### Written instruction
Gather every line below that contains the string "from", and copy each of those lines in full. Case counts, so match the capitalization exactly.

### Dataset excerpts
◆ ◆ ◆
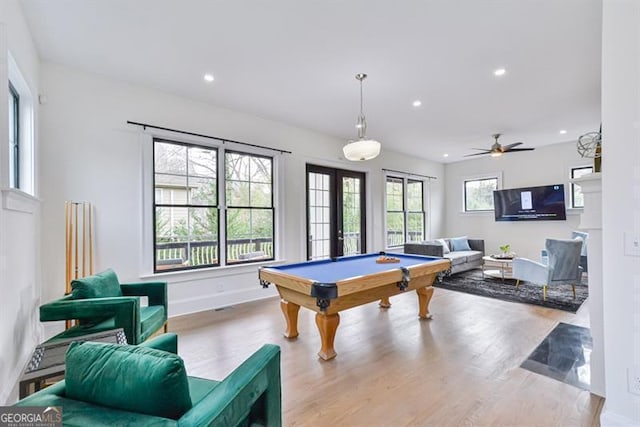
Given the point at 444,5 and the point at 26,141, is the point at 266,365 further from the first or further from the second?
◆ ◆ ◆
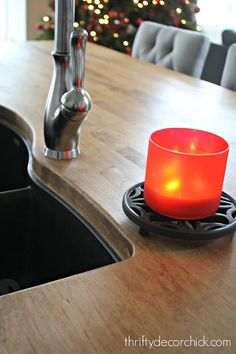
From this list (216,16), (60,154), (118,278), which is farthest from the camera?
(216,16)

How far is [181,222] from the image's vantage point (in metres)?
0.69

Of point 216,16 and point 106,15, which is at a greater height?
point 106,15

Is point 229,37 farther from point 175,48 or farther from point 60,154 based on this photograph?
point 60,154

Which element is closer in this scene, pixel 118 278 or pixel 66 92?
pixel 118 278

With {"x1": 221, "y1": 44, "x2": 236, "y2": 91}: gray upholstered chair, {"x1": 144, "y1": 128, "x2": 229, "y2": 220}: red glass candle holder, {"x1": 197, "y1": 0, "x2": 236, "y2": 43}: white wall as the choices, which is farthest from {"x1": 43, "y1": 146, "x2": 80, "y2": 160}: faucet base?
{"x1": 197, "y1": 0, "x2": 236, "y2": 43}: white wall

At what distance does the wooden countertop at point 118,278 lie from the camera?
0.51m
◆ ◆ ◆
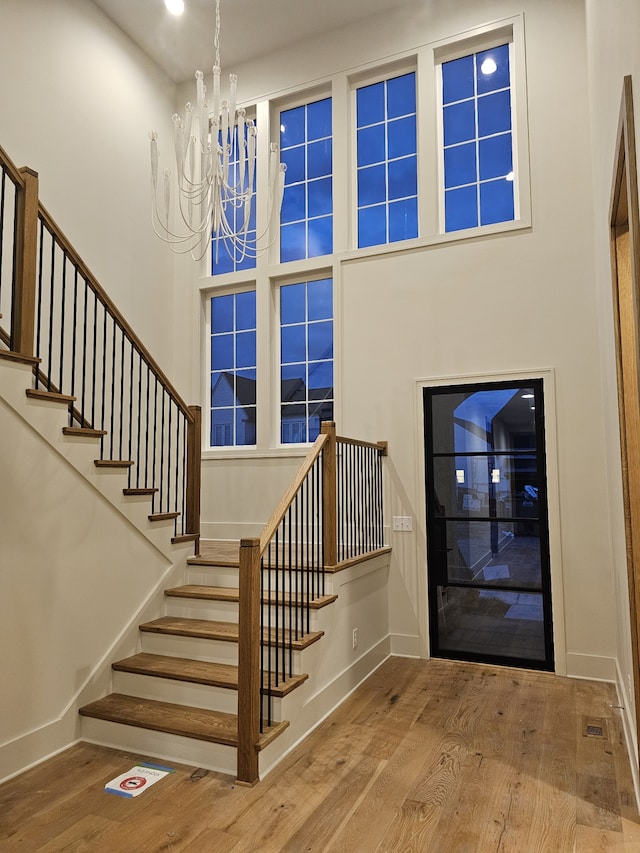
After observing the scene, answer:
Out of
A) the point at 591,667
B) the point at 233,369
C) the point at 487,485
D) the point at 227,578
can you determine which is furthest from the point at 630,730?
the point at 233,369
◆ ◆ ◆
### Full response
Given the point at 444,5 and the point at 26,141, is the point at 266,365 further from the first or further from the second?
From this list (216,16), (60,154), (118,278), which is farthest from the camera?
How far is [181,222] from the image's vantage point (in metres)?
Is point 229,37 farther from point 175,48 or farther from point 60,154 based on this photograph?
With {"x1": 221, "y1": 44, "x2": 236, "y2": 91}: gray upholstered chair, {"x1": 144, "y1": 128, "x2": 229, "y2": 220}: red glass candle holder, {"x1": 197, "y1": 0, "x2": 236, "y2": 43}: white wall as the choices, which is farthest from {"x1": 43, "y1": 146, "x2": 80, "y2": 160}: faucet base?
At what distance does the wooden countertop at point 118,278 lie from the camera?
can you determine which is furthest from the point at 630,730?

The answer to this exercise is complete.